#### [Problems to solve]
(1) From the GAN excerpt, set down word for word the passage starting at "In short, BigGAN" and ending at "two different classes.".
(2) Using the GAN excerpt, decide whether each statement agrees with it, answering yes or no and quoting the deciding words. (a) Breeding makes intermediate classes by combining two different classes. (b) Background Hallucination changes the foreground object while keeping the background the same. (c) The 99.14% accuracy on MNIST was reached with 100 labeled examples per class.

#### [Document excerpt]
==========

In short, BigGAN could do what ProGAN thought would require multi-scale approach in single-scale by using some tricks.

Results

Jaw-dropping moment 🤪. All the images generated by generator from scratch. Get outta here!

Zaid Alyafeai provides different tricks we can perform in latent space.

Breeding : In this we breed between two different classes, i.e we create intermediate classes using a combination of two different classes.

Background Hallucination : Here we try to change the background keeping the foreground object the same.

Natural Zoom : We zoom into certain generated image to look into finer details. It’s amazing.

Here is example of walking in latent space for specific z and c pairs,

GAN semi-supervised learning

In paper Improving GAN by training, authors demonstrate they are able to achieve 99.14% accuracy with only 10 labeled examples per class with a fully connected neural network on MNIST dataset. The basic idea of semi-supervised learning with GANs is to use feature matching objective and add extra task for discriminator i.e. in addition to classify it will also predict the label of the image. The fake samples of generator can be used as dataset for which discriminator will predict a class corresponding to that image. The feature matching objective is a new objective for G, to train the generator to match the expected value of the features on an intermediate layer of the discriminator. If \(f(\mathbf{x})\) denote activations on an intermediate layer of the discriminator, then new objective for generator is defined as \(\Vert\mathbb{E}_{\mathbf{x} \sim p_{data}(\mathbf{x})}[f(\mathbf{x})] - \mathbb{E}_{\mathbf{z} \sim p_{z}(\mathbf{z})}[f(G(\mathbf{z}))]\Vert^{2}_{2}\). Feature matching is effective in situations where regular GAN becomes unstable.

==========

#### [Given information]
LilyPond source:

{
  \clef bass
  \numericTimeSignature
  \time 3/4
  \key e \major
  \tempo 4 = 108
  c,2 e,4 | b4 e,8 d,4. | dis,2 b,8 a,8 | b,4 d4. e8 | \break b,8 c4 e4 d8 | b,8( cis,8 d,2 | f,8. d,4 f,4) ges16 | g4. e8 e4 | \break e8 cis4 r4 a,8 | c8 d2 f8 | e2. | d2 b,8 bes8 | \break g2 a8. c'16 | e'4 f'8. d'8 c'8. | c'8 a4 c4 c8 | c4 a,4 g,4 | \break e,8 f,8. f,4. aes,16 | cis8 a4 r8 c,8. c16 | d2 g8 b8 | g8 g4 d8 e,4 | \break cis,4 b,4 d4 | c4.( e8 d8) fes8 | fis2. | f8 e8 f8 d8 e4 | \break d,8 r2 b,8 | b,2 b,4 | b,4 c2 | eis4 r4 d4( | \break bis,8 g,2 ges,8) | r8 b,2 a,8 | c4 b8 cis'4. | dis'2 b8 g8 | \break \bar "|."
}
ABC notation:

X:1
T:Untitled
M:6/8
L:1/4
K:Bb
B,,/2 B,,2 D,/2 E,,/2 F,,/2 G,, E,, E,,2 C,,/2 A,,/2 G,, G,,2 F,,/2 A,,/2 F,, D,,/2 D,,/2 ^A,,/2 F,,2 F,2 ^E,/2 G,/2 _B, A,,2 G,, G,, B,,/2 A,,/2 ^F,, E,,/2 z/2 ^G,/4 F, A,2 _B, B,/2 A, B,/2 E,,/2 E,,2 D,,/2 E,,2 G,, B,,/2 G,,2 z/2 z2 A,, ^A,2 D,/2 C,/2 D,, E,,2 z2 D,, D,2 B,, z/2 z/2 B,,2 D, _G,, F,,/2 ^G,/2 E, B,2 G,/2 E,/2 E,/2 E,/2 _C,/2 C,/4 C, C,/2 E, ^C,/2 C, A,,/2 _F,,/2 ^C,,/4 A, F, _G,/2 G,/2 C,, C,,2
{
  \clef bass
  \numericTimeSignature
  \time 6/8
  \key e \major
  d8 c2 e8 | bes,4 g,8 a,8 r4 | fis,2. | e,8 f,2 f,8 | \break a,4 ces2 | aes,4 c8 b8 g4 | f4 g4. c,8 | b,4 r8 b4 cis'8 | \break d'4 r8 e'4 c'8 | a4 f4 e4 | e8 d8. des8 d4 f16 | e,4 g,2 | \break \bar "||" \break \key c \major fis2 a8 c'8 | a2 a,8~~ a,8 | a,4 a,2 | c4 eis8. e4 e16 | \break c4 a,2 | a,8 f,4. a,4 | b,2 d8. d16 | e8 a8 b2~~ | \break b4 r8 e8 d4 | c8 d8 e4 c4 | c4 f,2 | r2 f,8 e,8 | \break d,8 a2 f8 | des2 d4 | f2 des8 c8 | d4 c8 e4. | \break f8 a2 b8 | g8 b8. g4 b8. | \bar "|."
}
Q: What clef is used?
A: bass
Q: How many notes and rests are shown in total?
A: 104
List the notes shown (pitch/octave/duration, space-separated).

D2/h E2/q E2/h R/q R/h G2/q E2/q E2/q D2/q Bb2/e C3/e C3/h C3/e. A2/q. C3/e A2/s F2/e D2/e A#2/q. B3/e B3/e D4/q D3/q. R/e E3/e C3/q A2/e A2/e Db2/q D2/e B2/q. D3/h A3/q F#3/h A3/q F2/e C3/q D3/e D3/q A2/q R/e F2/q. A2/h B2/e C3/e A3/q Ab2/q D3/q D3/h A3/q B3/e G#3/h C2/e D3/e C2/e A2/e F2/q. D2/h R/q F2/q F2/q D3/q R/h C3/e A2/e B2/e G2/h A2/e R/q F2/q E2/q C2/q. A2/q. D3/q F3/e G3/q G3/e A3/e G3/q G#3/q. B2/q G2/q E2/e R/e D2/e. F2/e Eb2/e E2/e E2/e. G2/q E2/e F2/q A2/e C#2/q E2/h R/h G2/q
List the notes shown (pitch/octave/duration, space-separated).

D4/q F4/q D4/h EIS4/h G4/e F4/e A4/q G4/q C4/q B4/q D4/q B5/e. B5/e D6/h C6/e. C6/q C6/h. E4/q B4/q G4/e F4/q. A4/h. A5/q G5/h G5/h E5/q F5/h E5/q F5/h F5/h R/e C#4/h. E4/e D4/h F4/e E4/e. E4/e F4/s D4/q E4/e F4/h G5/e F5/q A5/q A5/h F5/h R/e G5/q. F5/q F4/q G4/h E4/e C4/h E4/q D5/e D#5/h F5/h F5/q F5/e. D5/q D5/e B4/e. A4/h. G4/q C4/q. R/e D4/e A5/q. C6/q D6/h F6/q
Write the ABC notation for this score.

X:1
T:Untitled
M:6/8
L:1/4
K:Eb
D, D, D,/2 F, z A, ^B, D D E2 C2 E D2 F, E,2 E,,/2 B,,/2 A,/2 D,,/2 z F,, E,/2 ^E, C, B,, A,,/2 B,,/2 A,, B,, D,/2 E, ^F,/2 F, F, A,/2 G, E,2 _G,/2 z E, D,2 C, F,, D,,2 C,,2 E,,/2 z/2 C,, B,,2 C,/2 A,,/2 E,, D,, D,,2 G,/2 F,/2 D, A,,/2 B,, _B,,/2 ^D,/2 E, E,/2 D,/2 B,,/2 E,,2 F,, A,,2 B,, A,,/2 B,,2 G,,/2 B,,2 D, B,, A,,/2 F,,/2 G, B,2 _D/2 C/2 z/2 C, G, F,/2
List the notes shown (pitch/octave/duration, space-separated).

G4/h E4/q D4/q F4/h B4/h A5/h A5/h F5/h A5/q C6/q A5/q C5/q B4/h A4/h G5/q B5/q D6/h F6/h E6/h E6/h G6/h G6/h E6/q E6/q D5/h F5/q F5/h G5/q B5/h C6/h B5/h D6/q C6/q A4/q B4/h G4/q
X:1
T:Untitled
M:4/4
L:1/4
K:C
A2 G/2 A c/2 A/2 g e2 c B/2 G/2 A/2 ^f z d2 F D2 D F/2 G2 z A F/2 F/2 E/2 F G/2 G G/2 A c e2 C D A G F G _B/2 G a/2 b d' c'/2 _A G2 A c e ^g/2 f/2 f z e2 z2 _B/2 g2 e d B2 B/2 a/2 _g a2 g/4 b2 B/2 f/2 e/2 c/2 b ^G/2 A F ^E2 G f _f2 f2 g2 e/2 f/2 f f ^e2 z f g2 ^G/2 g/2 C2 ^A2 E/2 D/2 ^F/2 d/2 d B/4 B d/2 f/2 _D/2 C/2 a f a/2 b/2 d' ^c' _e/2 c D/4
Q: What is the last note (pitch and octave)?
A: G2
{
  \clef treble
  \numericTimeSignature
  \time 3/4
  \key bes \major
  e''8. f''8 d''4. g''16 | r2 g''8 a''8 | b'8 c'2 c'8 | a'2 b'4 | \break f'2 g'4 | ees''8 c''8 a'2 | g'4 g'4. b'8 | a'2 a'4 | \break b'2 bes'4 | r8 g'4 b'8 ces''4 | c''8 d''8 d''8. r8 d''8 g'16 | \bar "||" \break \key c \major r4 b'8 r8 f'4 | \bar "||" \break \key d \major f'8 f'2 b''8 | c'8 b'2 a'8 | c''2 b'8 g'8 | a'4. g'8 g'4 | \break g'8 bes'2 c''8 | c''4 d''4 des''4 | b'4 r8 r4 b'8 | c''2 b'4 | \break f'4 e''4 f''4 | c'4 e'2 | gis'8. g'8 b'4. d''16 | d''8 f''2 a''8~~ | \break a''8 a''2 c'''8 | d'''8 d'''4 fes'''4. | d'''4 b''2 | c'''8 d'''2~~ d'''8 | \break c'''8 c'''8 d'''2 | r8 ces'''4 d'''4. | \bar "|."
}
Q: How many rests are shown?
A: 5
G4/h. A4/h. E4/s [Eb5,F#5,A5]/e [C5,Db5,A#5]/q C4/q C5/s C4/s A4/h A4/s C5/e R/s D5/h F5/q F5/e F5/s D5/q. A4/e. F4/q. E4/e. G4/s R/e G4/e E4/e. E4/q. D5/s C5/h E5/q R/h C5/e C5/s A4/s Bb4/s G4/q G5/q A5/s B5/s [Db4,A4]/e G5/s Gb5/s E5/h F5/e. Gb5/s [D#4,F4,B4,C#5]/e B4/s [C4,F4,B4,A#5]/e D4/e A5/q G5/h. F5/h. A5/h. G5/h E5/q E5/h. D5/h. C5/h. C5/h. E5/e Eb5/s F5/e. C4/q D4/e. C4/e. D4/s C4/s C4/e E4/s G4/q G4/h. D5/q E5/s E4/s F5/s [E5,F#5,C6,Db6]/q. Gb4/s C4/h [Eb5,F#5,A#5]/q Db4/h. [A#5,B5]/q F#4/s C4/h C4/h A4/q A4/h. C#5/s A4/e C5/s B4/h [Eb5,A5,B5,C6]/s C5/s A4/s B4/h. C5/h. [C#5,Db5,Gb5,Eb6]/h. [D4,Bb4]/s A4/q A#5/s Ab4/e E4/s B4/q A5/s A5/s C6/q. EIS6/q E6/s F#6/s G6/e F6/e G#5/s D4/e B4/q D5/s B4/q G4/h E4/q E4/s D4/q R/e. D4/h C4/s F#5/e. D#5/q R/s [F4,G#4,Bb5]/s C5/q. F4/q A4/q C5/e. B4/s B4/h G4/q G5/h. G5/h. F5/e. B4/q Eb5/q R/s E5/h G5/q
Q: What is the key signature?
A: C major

==========

#### [Solved problems]
(1)
In short, BigGAN could do what ProGAN thought would require multi-scale approach in single-scale by using some tricks.

Results

Jaw-dropping moment 🤪. All the images generated by generator from scratch. Get outta here!

Zaid Alyafeai provides different tricks we can perform in latent space.

Breeding : In this we breed between two different classes, i.e we create intermediate classes using a combination of two different classes.

(2)
(a) Yes: "we create intermediate classes using a combination of two different classes."
(b) No: "Here we try to change the background keeping the foreground object the same."
(c) No: "with only 10 labeled examples per class"